Snake: (Flicks his cigarette) Don’t call it a hack. Just call it “checking out.” Sometimes, the only way to keep your head is to pretend there’s nothing inside it.

The Most Dangerous Game

Night in Vancouver. The studio lights are low. Rain streaks down the glass.

Solid Snake steps from the shadows, voice calm but certain.

Across from him stands Nelly Furtado, watching him carefully.


SNAKE:
You asked me if I think they exist.

He pauses.

SNAKE (firm):
Yes. The Illuminati do exist.

The word hangs in the air.

NELLY:
People say that like it’s a punchline.

SNAKE:
It’s not a punchline. It’s history.

He sets a thin, worn book on the table.

SNAKE:
The Bavarian Illuminati were founded in 1776. Adam Weishaupt. Suppressed on paper in the 1780s. The old Catholic Encyclopedia describes them as a secret society that aimed to reshape the world through reason, infiltration, and long-term strategy. Degrees. Oaths. Hidden influence.

He steps closer.

SNAKE:
Groups like that don’t just vanish. They go underground. They adapt.

NELLY:
And the prophecy?

Snake’s eyes narrow.

SNAKE:
Every secret order believes it’s part of something older than itself. An ancient plan. A destiny written in symbols and rituals. Some call it enlightenment. Some call it the age of reason. Others whisper about a coming era — a world unified under one philosophy.

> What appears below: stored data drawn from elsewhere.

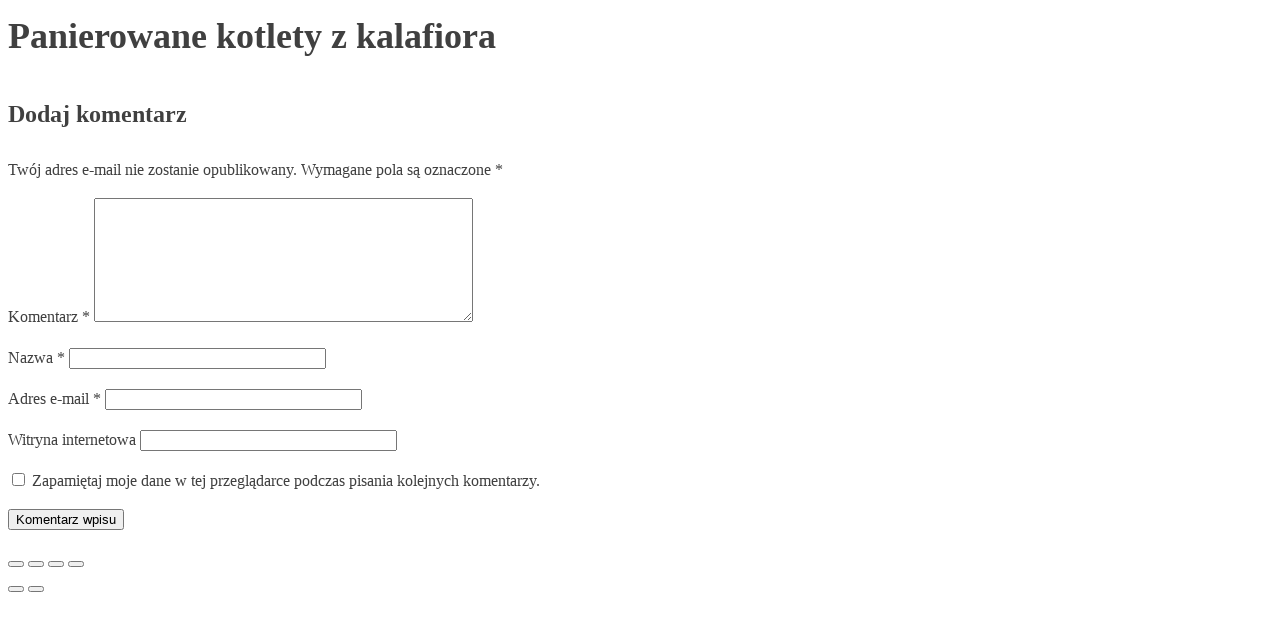

--- FILE ---
content_type: application/javascript
request_url: https://tawernagrecka.pl/wp-content/plugins/platnosci-online-blue-media/assets/js/front.js?ver=4.8
body_size: 1183
content:
function addCurrentClass(e){var a=!1;const c=e.closest("#payment");e=c.querySelectorAll(".bm-payment-channel-item > label > input[type='radio']");const r=c.querySelector(".bm-group-expandable-wrapper"),n=c.querySelector("#bm-gateway-bank-group");e&&e.forEach(e=>{var t;e.checked&&((t=e.closest(".bm-payment-channel-item"))&&t.classList&&(t.classList.toggle("selected"),a=t.classList.contains("selected")),a||(e.checked=!1),isChild(e,c.querySelector("div.bm-group-expandable-wrapper"))||(r&&r.classList&&r.classList.remove("active"),n&&n.checked&&(n.checked=!n.checked))),c.querySelectorAll(".bm-payment-channel-item > label > input[type='radio']").forEach(e=>{!1===e.checked&&e.closest(".bm-payment-channel-item").classList.remove("selected")})}),(a?BmActivateNewOrderButton:BmDeactivateNewOrderButton)()}var bm_global_update_checkout_in_progress=1,bm_global_timer=null,bm_checkout_locked_by="";function blueMediaRadioShow(){jQuery(".payment_box.payment_method_bluemedia .payment_box.payment_method_bacs").css("display","block")}function blueMediaRadioHide(){jQuery(".payment_box.payment_method_bluemedia .payment_box.payment_method_bacs").css("display","none")}function blueMediaRadioTest(){jQuery("#payment_method_bluemedia").is(":checked")&&blueMediaRadioShow()}function isChild(e,t){for(;null!=e&&"BODY"!=e.tagName.toUpperCase();){if(e==t)return!0;e=e.parentNode}return!1}function BmDeactivateNewOrderButton(){jQuery("#place_order").prop("disabled",!0)}function BmActivateNewOrderButton(){jQuery("#place_order").prop("disabled",!1)}function BmSelectGroupedLi(){jQuery(".bm-payment-channel-group-item").addClass("bm-selected-group")}function BmDeselectGroupedLi(){jQuery(".bm-payment-channel-group-item").removeClass("bm-selected-group")}jQuery(document).ready(function(){function t(){dataLayer.push(arguments)}jQuery("body").on("update_checkout",function(){bm_global_update_checkout_in_progress=1;var e=document.querySelectorAll(".bm-payment-channels-wrapper .bm-payment-channel-item > label > input[type='radio']"),t=document.querySelector("#bm-gateway-bank-group");if(t&&t.checked){const a=setInterval(function(){var e,t;0===bm_global_update_checkout_in_progress&&(e=document.querySelector(".bm-group-przelew-internetowy .bm-payment-channel-group-item"),t=document.querySelector(".bm-group-przelew-internetowy  .bm-group-expandable-wrapper"),e)&&t&&(clearInterval(a),BmActivateNewOrderButton(),e.classList.add("bm-selected-group"),t.classList.add("active"))},100)}e&&e.forEach(e=>{if(e.checked){const t=setInterval(function(){0===bm_global_update_checkout_in_progress&&(clearInterval(t),e)&&e.checked&&BmActivateNewOrderButton()},100)}})}),void 0!==window.blueMedia&&"undefined"!=typeof blue_media_ga4_tasks&&void 0!==blueMedia.ga4TrackingId&&(window.dataLayer=window.dataLayer||[],t("js",new Date),t("config",blueMedia.ga4TrackingId),JSON.parse(blue_media_ga4_tasks)[0].events.forEach(e=>{t("event",e.name,{items:e.params.items})}))}),document.addEventListener("click",function(e){e=(e=e||window.event).target||e.srcElement;document.querySelector(".bm-group-expandable-wrapper");e.hasAttribute("id")&&"bm-gateway-bank-group"==e.getAttribute("id")?e.checked&&(BmActivateNewOrderButton(),BmSelectGroupedLi(),document.querySelectorAll(".bm-group-expandable-wrapper").forEach(e=>{e&&e.classList&&e.classList.add("active")}),document.querySelectorAll(".bm-payment-channel-item > label > input[type='radio']").forEach(e=>{var t;e.checked&&((t=e.closest(".bm-payment-channel-item"))&&t.classList&&t.classList.remove("selected"),e.checked=!e.checked)})):e.hasAttribute("class")&&"bm-payment-channel-group-in-group"!==e.getAttribute("class")&&BmDeselectGroupedLi()});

He glances toward the rain-soaked skyline.

SNAKE:
When organizations believe they’re fulfilling prophecy, they justify anything. Influence. Manipulation. Cultural engineering.

NELLY:
You’re saying they’re moving through music? Through culture?

SNAKE:
Power doesn’t need armies anymore. It needs narratives. Symbols. Timing.

He looks directly at her.

SNAKE:
You said the Illuminati exist. I believe you. Secret societies have always existed. The question isn’t whether they’re real. It’s what they believe they’re building.

A low rumble of thunder.

SNAKE:
Ancient prophecies are dangerous things. The moment someone believes they’re chosen to fulfill one… they stop asking whether they should.

Silence.

NELLY (softly):
So what do I do?

Snake adjusts his bandana.

SNAKE:
Stay sovereign. Know your own story. Prophecy only works if people play their assigned roles.

He turns toward the door.

SNAKE:
And I don’t follow scripts written by secret societies.

The rain keeps falling.

Say it Right: Afro House

The rain falls softly over a dim Los Angeles skyline. Neon flickers. A rooftop.

Solid Snake leans against a concrete ledge, cigarette ember glowing in the dark. Across from him stands Solid Snake, older, quieter, carrying the weight of too many missions. And in front of him — not a pop myth, not a headline — but Nelly Furtado.


SNAKE:
You know… I’ve operated in every shadow this town can cast. Hollywood’s full of ghosts. Actresses. Spies. Double agents wearing perfume instead of camo.

(He exhales smoke.)

But you… you’re the only girl in this city I’ve got history with.

NELLY:
History? Or unfinished business?

SNAKE:
History means I remember who I was before the noise. Before the missions blurred together. Before everyone started playing roles instead of telling the truth.

(He looks at her directly now — no battlefield distance.)

That’s why it’s you.

NELLY:
You’re saying I’m “the one,” Snake?

SNAKE:
I don’t believe in destiny. I believe in patterns. Survival. Trust built under pressure.

You and me? We’ve already walked through fire once. That kind of bond doesn’t show up twice in the same war zone.

(A helicopter hums faintly in the distance.)

NELLY (softly):
And if Hollywood tries to rewrite the script?

SNAKE:
Then we don’t let it.

Some snakes guard the garden.

And some things… you protect.


The city glows below them — not a battlefield tonight, just possibility.